Provided text
----------------------------------------
Implementation Quality

Strengths:

Well-structured changes following existing code patterns
Comprehensive test coverage with reference implementations
Proper gradient handling for learnable parameters
Clean separation between fusion strategy and softmax type

Critical Issue Found:

Bug in transformer_engine/jax/flax/module.py:198: OFF_BY_ONE_SOFTMAX incorrectly uses softmax_offset = 1.0 instead of softmax_offset = 0.0. This will produce incorrect attention weights when logits exceed 1.0. The test reference implementation correctly uses a zero logit, but the optimized path has the wrong value.

Confidence Score: 3/5

This PR should not be merged without fixing the OFF_BY_ONE_SOFTMAX bug
The implementation is well-structured and comprehensive, but contains a critical logical error in the OFF_BY_ONE_SOFTMAX implementation that will cause incorrect attention computation. The bug is in module.py:198 where softmax_offset = 1.0 should be softmax_offset = 0.0. This discrepancy between the test reference implementation (which correctly uses zero) and the optimized path means tests may pass while the production code produces wrong results in certain cases.
transformer_engine/jax/flax/module.py - Fix OFF_BY_ONE_SOFTMAX offset value from 1.0 to 0.0

Important Files Changed

File Analysis

Filename	Score	Overview
transformer_engine/jax/attention.py	3/5	Added `AttnSoftmaxType` enum and `softmax_offset` parameter throughout attention pipeline. Implementation looks correct.
transformer_engine/jax/cpp_extensions/softmax.py	2/5	Added `jax_general_softmax` with offset support. Implementation is mathematically sound but usage in module.py has a bug.
transformer_engine/jax/flax/module.py	2/5	Updated `Softmax` module with sink attention support. Critical bug: OFF_BY_ONE_SOFTMAX uses `offset=1.0` instead of `offset=0.0`.
transformer_engine/jax/flax/transformer.py	4/5	Added `softmax_type` parameter to attention modules with learnable parameter initialization for LEARNABLE_SOFTMAX. Implementation looks correct.
tests/jax/test_fused_attn.py	5/5	Comprehensive test coverage added for all three softmax types (VANILLA, OFF_BY_ONE, LEARNABLE). Reference implementation matches expected behavior.
----------------------------------------
Dataset section
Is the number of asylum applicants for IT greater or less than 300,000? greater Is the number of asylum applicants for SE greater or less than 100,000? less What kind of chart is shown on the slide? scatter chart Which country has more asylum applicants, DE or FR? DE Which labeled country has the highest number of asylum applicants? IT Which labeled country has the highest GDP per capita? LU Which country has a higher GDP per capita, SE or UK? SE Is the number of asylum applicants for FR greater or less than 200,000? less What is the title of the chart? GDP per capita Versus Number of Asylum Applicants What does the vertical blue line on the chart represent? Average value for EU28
----------------------------------------
Task set
[1] Decide whether each statement agrees with the code review. For each, answer yes or no and quote the deciding words from the code review.
(a) The test reference implementation uses a zero logit.
(b) The code review says the PR can be merged as it stands.
(c) The code review gives a confidence score of 4/5.
[2] Extend the code review of the softmax changes, beginning right after its final line.

Answers to the tasks
[1]
(a) Yes: "The test reference implementation correctly uses a zero logit"
(b) No: "This PR should not be merged without fixing the OFF_BY_ONE_SOFTMAX bug"
(c) No: "Confidence Score: 3/5"

[2]
Sequence Diagram

sequenceDiagram
    participant User as User Code
    participant DPA as DotProductAttention
    participant Fused as _FusedDotProductAttention
    participant Attn as fused_attn
    participant Prim as FusedAttnFwdPrimitive
    participant CPP as C++ Backend
    participant cuDNN as cuDNN Kernel

    Note over User,cuDNN: Sink Attention Flow (JAX)
    
    User->>DPA: __call__(query, key, value, softmax_type='off_by_one')
    DPA->>Fused: forward with softmax_type
    
    alt softmax_type == LEARNABLE_SOFTMAX
        Fused->>Fused: Initialize learnable param<br/>softmax_offset [1, h, 1, 1]
    else softmax_type == OFF_BY_ONE_SOFTMAX
        Note over Fused: No offset param needed<br/>(handled by backend)
    end
    
    Fused->>Attn: fused_attn(qkv, bias, softmax_offset,<br/>sequence_descriptor, softmax_type)
    Attn->>Prim: FusedAttnFwdPrimitive.bind(q, k, v,<br/>bias, softmax_offset, ...)
    
    Prim->>CPP: FusedAttnForwardFFI(q, k, v, bias,<br/>softmax_offset, softmax_type)
    
    CPP->>CPP: Prepare tensor pack:<br/>- softmax_aux<br/>- rng_state<br/>- bias (if provided)<br/>- softmax_offset (if provided)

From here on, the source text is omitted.